British Music Society

The North West Composers’ association have produced this CD marking the centenary in 2003 of the birth of Thomas Pitfield, composer, poet and artist whose life effectively straddles the whole of the 20th Century. Ten contemporary composers have contributed music in memory of Pitfield whose own composition, ‘The Wagon of Life’ opens this extensive vocal recital featuring baritone Mark Rowlinson and piano accompanist Peter Lawson.

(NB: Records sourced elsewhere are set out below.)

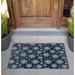 The Twillery Co.® Manish Non-Slip Outdoor Door Mat Synthetics | 18" W x 30" L | Wayfair A515F6E31F6D45A4A89794DBFA5030E3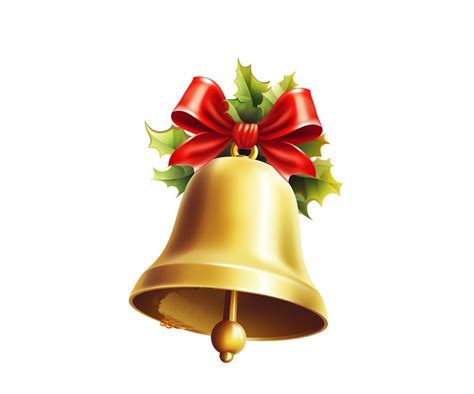 Christmas Clipart Christmas Bells Clipart Christmas Bell Png Etsy Uk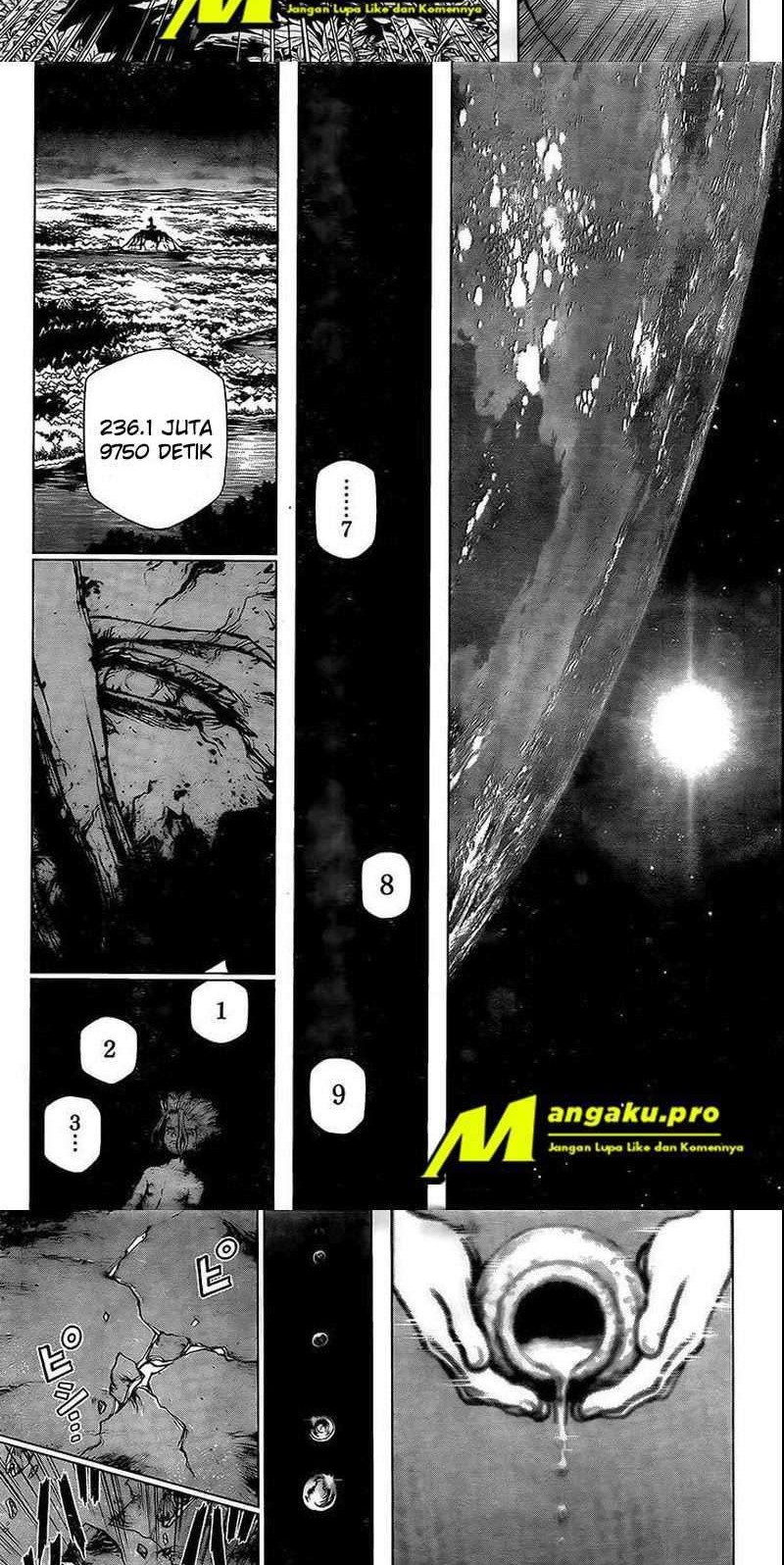 Dr. Stone Chapter 196 - halaman 8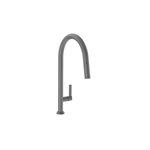 Baril CUI-9335-02L High Single Hole Kitchen Faucet With 2-Function Pull-Down Spray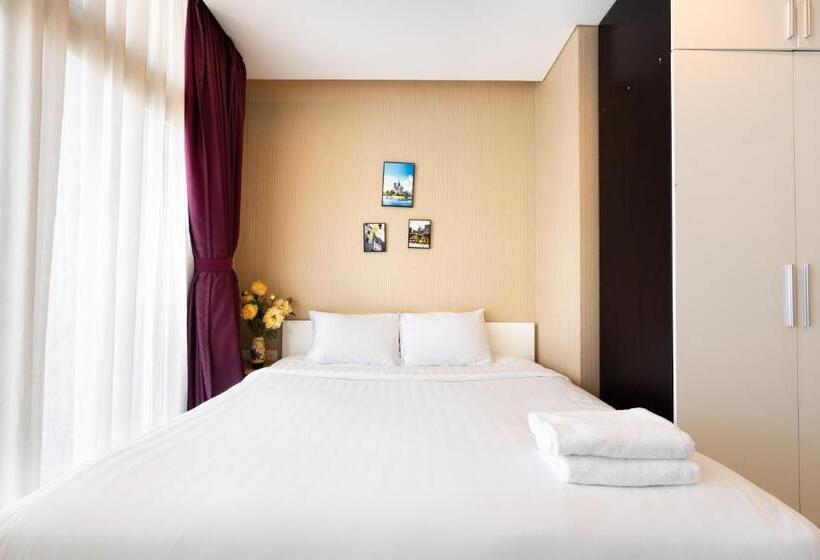 2 Bedroom Apartment, Tracy Ben Thanh Tower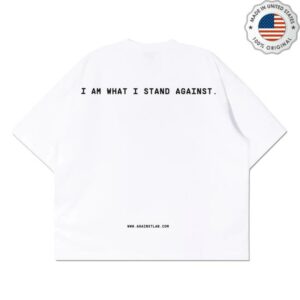 kenny sau Against Lab Store Merch Shop Manual Boxy Tee White kenny sau Against Lab Store Merch Shop Manual Boxy Tee White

‘The Wagon of Life’ is a setting of a text by Alexander Pushkin in a translation by Pitfield’s wife Alice who had Russian as her first language. The song’s imagery represents the stages of life with the relentless forward trundling of a Wagon graphically represented by the piano motif. The second of Pitfield’s songs ‘By the Dee at Night’, a setting of Pitfield’s own poem, is arresting in its sombre landscape painting, while ‘September Lovers’, fresher, more lightsome in its melodic power, is one of the more positive songs in the collection.

There is no room here to mention all ten composers or the many famous poets whose works have been set. At a first listening I found some of these texts difficult to follow. This is in no way the fault of Mark Rowlinson’s diction. The poets were not writing in expectation of song settings. I found it helpful to go on the internet to get the texts, although thirteen of the twenty-eight could not be found. Even in John Ramsden Williamson’s clear settings of A. E. Housman for instance: ‘And the feather pate of folly – Bears the falling sky’ – is not easy to make sense of at a first hearing.

In all the songs there are three elements to listen out for. There is the poetry: Emily Brontë, Thomas Hardy, Tennyson or Philip Larkin. The marvellously colourful piano settings often illustrate the texts with graphic emotional power, as of course does Rowlinson’s smooth expressive vocal delivery.

High points for me were Joanna Treasure’s ebullient ‘Tango’, Philip Wood’s colourful setting of ‘Now Sleeps the Crimson Petal’ and Kevin George Brown’s setting of Philip Larkin’s ‘Dying Day’ – words to be found under its later title ‘Going’. Its extensive piano introduction is arresting while Mark Rowlinson captures its unstated theme of death with rich sombre-toned singing.